Description
Montevertine, Rosso di Toscana
This is the third vintage in a row of this wine to appear on SommSelect, and there’s no new story to tell. The existing story will do just fine: This is one of Italy’s most iron-clad collectibles, and arguably its greatest value within that “collectible” category. One look at this iconic label, which reads like the “acknowledgements” page at the end of an important book, should be enough. But, as always, let’s bring any newcomers up to speed: This wine, and estate, is an all-time Italian great that would crack any expert’s Top Ten list. Everything about it, from the majestic property and cast of characters behind it to the actual quality and longevity of the wine itself, is legendary.
Crafted primarily from Sangiovese grown at high elevations in the heart of Chianti Classico, Montevertine’s Rosso di Toscana is not only the most authentic expression of grape and place one could ask for but one of the greatest values you’ll ever encounter for an elite, cellar-worthy wine. It’s a straightforward proposition: You don’t come across a region-defining wine that’ll age 20+ years at this price very often. Its unparalleled value is likely why it is now a tightly allocated item, meaning we only have a small amount to share with the SommSelect faithful—take up to six bottles today and know that you have made one of wine’s wisest investments!
Founded in 1967 by the late Sergio Manetti and today run by his son, Martino, Montevertine has been a model of consistency and old-school craftsmanship ever since. Perched at about 425 meters in the village of Radda in Chianti, in Chianti Classico, the estate long ago abandoned any use of the appellation name on their labels.
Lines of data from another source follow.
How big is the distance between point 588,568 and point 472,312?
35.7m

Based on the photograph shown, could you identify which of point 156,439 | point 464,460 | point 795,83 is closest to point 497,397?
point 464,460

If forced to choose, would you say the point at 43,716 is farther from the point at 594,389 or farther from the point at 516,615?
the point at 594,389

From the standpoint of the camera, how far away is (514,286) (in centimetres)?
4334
Traditionally, Chianti Classico wines were required by law to be blends, and Manetti, who wanted to focus on Sangiovese above all else, opted out of the Chianti Classico DOCG. The estate’s most celebrated wine, the 100% Sangiovese “Le Pergole Torte,” carried the humble vino da tavola (table wine) designation for many years until it was switched to the Toscana I.G.T. (Indicazione Geografica Tipica) classification.
There are just three reds produced at Montevertine, all of them riffs on Sangiovese from different vineyards on the 18-hectare property. Although “Le Pergole Torte” (first released in 1977) is considered the top of the line, this wine, called simply “Montevertine,” is the flagship of the estate: 90% Sangiovese with supporting percentages of the local Canaiolo and Colorino, sourced primarily from a southeast-facing, 2.5-hectare plot of vines planted in 1982. In terms of vinification and aging, everything at Montevertine is hyper-traditional: All ferments are done in old concrete vats that date to the estate’s founding, after which the wine ages two years in large Slavonian oak casks before bottling.
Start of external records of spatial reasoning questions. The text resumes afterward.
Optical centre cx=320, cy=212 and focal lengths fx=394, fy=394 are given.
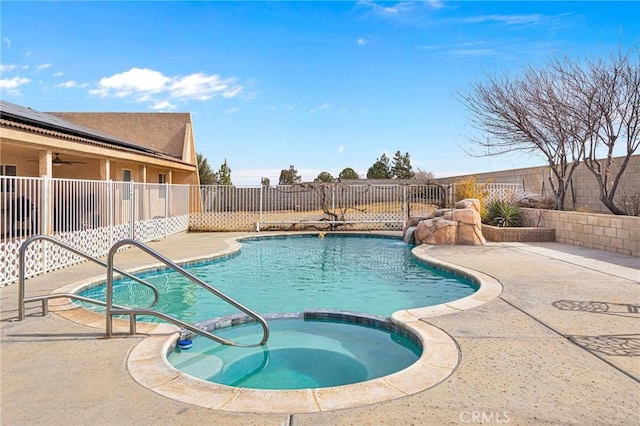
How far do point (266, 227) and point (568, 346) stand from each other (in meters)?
15.7

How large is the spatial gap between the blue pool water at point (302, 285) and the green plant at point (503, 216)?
4386 mm

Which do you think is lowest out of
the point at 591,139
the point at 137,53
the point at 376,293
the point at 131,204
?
the point at 376,293

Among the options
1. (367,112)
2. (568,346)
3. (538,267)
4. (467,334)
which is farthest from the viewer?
(367,112)

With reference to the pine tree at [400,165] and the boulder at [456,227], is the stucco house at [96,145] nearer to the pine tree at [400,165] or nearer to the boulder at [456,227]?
the boulder at [456,227]

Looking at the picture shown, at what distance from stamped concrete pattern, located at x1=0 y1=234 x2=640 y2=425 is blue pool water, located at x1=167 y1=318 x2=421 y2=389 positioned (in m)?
0.67

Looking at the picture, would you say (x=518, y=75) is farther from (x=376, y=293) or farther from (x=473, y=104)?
(x=376, y=293)

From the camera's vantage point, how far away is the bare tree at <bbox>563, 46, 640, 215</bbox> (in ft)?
39.1

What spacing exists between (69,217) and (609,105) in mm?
15608

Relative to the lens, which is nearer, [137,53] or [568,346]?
[568,346]

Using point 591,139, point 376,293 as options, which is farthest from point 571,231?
point 376,293

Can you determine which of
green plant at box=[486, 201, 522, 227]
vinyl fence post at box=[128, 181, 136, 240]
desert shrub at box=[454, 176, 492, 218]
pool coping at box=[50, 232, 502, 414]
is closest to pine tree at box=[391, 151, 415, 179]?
desert shrub at box=[454, 176, 492, 218]

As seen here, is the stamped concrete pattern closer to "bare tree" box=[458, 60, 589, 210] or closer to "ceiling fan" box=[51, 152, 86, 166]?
"ceiling fan" box=[51, 152, 86, 166]

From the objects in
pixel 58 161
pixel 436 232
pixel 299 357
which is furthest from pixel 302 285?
pixel 58 161

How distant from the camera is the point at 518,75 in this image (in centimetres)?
1523
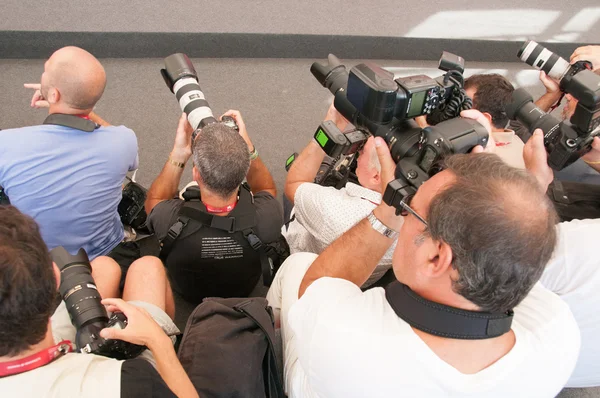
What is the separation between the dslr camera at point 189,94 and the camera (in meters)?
1.79

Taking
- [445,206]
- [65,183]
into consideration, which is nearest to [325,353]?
[445,206]

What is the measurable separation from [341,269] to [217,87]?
83.7 inches

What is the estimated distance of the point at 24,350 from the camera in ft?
2.94

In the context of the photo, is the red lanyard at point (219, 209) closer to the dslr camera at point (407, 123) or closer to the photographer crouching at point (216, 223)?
the photographer crouching at point (216, 223)

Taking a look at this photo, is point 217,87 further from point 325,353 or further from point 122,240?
point 325,353

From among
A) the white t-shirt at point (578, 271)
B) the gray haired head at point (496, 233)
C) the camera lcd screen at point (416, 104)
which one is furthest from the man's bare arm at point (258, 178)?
the gray haired head at point (496, 233)

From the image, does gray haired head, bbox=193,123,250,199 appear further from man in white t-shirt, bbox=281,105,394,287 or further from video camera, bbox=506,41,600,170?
video camera, bbox=506,41,600,170

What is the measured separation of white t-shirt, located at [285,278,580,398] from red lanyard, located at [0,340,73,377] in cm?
47

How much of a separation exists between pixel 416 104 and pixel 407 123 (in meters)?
0.07

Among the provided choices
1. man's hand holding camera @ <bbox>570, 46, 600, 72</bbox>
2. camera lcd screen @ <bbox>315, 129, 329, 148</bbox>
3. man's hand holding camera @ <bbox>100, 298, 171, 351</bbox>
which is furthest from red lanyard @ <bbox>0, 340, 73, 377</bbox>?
Answer: man's hand holding camera @ <bbox>570, 46, 600, 72</bbox>

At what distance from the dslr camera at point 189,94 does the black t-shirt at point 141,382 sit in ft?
3.15

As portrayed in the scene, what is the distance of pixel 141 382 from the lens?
36.2 inches

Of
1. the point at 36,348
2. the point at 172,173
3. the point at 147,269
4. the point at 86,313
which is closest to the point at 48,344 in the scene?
the point at 36,348

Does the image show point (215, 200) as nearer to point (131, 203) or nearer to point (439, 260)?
point (131, 203)
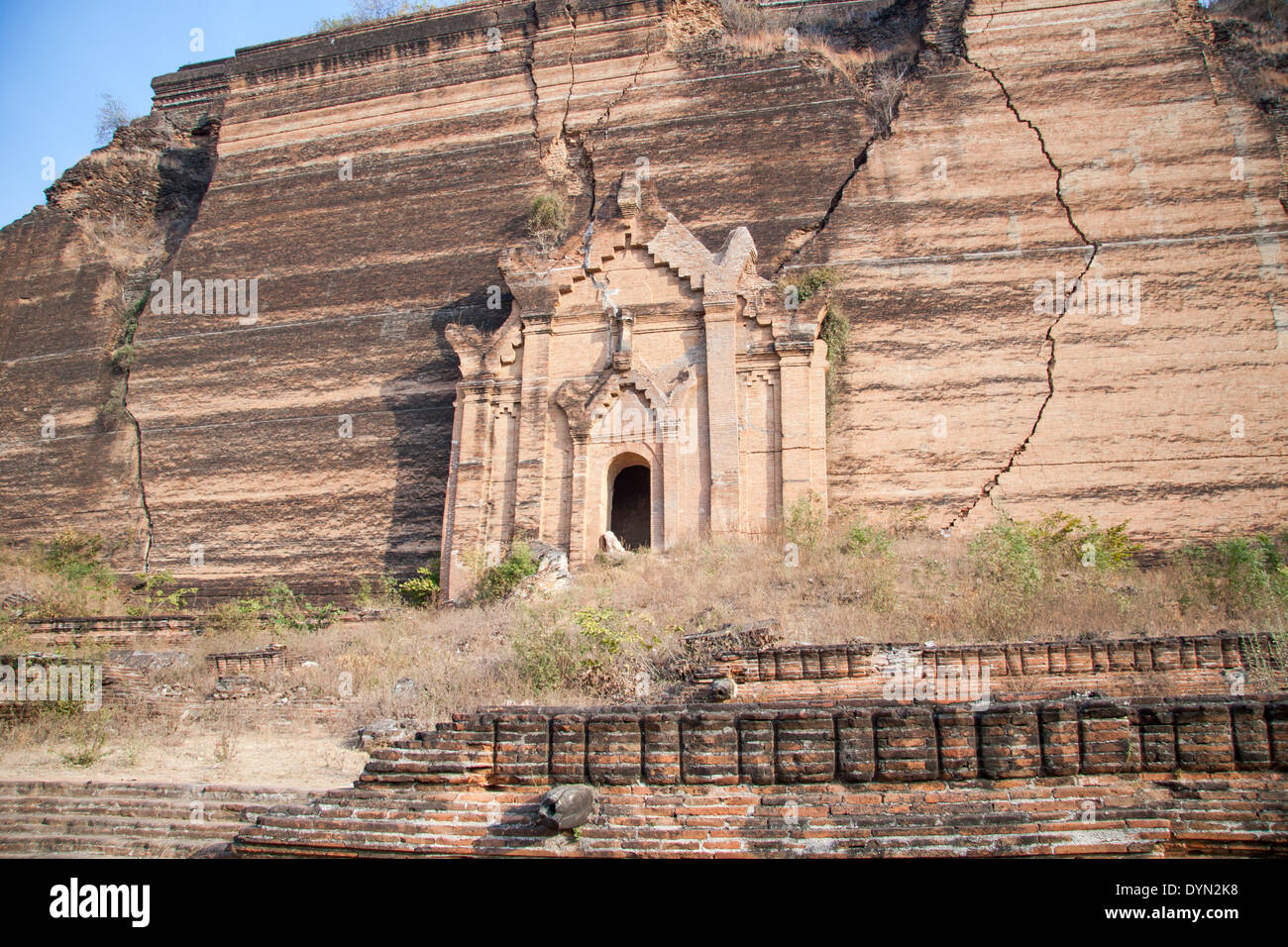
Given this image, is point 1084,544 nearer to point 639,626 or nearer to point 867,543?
point 867,543

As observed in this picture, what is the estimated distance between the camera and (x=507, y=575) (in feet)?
42.7

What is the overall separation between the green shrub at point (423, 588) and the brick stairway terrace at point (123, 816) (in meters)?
7.15

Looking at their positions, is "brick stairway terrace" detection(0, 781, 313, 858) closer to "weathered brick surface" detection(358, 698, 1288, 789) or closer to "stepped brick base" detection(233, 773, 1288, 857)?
"stepped brick base" detection(233, 773, 1288, 857)

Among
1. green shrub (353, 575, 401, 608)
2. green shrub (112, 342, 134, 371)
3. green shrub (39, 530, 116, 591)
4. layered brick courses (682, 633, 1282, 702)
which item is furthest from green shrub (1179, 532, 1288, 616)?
green shrub (112, 342, 134, 371)

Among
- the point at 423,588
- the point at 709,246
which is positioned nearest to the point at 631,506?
Answer: the point at 423,588

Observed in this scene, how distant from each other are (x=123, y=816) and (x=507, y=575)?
677 centimetres

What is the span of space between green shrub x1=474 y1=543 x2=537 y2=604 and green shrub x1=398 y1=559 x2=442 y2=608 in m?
1.08

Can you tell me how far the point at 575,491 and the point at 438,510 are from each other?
2888mm

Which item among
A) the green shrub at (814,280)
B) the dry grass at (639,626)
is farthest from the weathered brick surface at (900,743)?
the green shrub at (814,280)

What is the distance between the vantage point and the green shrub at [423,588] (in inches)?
558

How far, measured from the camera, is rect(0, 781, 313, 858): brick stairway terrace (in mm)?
6074

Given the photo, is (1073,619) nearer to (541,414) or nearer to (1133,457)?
(1133,457)

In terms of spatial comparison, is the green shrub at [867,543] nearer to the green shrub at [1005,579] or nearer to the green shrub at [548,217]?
the green shrub at [1005,579]

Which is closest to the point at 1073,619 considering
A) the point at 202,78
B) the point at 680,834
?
the point at 680,834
After Sergio Manetti passed away in 2000, Martino took up the reins of the estate. Since then, he’s navigated his way through the losses of Bruno Bini, the cellarmaster who’d been with them since the beginning, and Giulio Gambelli, a famous winemaking consultant who was considered the foremost authority on the Sangiovese grape. Both men are still referenced on the wine’s label, along with enologist Paolo Salvi, a Gambelli protégé who has not missed a beat in maintaining the house style.
Montevertine’s Rosso is always a taut, chiseled, Burgundy-inspired red in its youth, and this 2018 keeps the streak alive. In the glass, it’s a bright ruby moving to garnet and a hint of orange at the rim, with perfumed aromas of black cherry, raspberry, plum, tobacco leaf, crushed rocks, leather, rose petals, and wild herbs. It’s a bright, lifted wine that epitomizes “tension” in wine—it resembles the woodsier, more mineral styles of red Burgundy, like Pommard or Gevrey-Chambertin, albeit with even more underbrush-y savor. Decant it for at least an hour before consuming if opening a bottle now; otherwise, cellar it for a few years to give it time to really blossom. Enjoy it in Burgundy stems at 60-65 degrees with quail or duck and be assured that it has a 20-year window, minimum. You want a benchmark for great Sangiovese? This is it!